Мила не рассказывает о том, что во время поверки она ищет беременных женщин. Стремится их найти, хотя на самом деле она старается шифровать все, что видит; она это делала со дня ареста, в тюрьме во Френе и в Роменвиле, и это превратилось в рефлекс. Брижит говорила ей через свинцовую трубу: «Не спи, малышка, заставляй работать свой мозг». И тогда Мила шифровала, шифровала часами, шифровала в камере, шифровала во время допросов. Они могли ее бить, а она не теряла нить. Это помогало ей держаться, несмотря на боль в разбитой челюсти. Она шифровала, держа в голове клавиатуру – две с половиной октавы, двадцать шесть белых и черных клавиш, на которых она перемещалась, как по алфавиту: до – это А, до# – Б, переводила изображение на окно, на пустой синий квадрат. И не важно, какие слова, даже те, которое произносят они. «Говори!» – до ми фа си ми. Шифровала, когда держала голову под водой, шифровала, стуча зубами, шифровала, чтобы замолчать, шифровала, чтобы не разодрать до крови кожу, пожираемую клопами, шифровала, чтобы держать спину прямо, и во время поверки, тайно охотясь за животами и младенцами, она продолжает шифровать. Шифровать – значит быть вне. Быть в Париже. Быть на улице Дагер под светом лампы, за закрытыми шторами, с пером, чернилами и чистым нотным станом. Быть в музыкальном магазине. Встречать Матьё на выходе из «Двух Селезней». Быть свободной. Не беременной.

– А я больше не хожу на поверку, я остаюсь на крыше.

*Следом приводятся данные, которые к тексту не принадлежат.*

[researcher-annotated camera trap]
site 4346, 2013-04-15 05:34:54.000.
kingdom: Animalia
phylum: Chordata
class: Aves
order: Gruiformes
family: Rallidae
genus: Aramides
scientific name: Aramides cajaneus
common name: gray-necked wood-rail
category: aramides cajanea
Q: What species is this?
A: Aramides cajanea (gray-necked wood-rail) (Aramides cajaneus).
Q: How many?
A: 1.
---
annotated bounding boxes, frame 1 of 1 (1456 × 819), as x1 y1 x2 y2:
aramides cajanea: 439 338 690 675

– А я – это поток воздуха внутри меня, который течет миллиметр за миллиметром.

– Тсс!

Впервые после мартовского ночного перехода от Фюрстенберга до Равенсбрюка Мила видит озеро при свете дня. Длинная колонна женщин tsu fünt выходят за ворота лагеря. Как сказала одна заключенная, они направляются к железной дороге разгружать вагоны. Озеро, высокая колокольня, деревья, камыш – ну просто почтовая открытка в буколическом стиле, от которой у заключенных щиплет в глазах, как от перца. Они изголодались по красоте, их глаза привыкли к мерзким картинам: судорогам, побоям, укусам собак, слизи, язвам, фурункулам, роже, тифу, туберкулезу, крови, гною, гангрене. И тут вдруг поднять глаза и увидеть зелень и водную гладь – это почти чересчур, но это жжение успокаивает. Увидеть цветы, анютины глазки и красные сальвии. Увидеть листья. Увидеть, как из земли выползает толстый розовый земляной червь, словно кусок сала. Увидеть, как вразвалочку ходят утки, как в грязи валяются свиньи, а вдалеке огород для эсэсовцев, где созревает сладкая морковь, фасоль и еще белая клубника, где процветает жизнь, а им, заключенным, кричат: «Schneller! – Не трогать!» Каждый день видеть, как переливается свет в усеянной росой паутине между двумя стебельками ириса. Видеть озеро, деревья, бабочек. Но это как в кино, словно все это – изображение на экране, бесплотное и недоступное. А озеро, с его прохладной и обманчивой водой, – это озеро-мираж.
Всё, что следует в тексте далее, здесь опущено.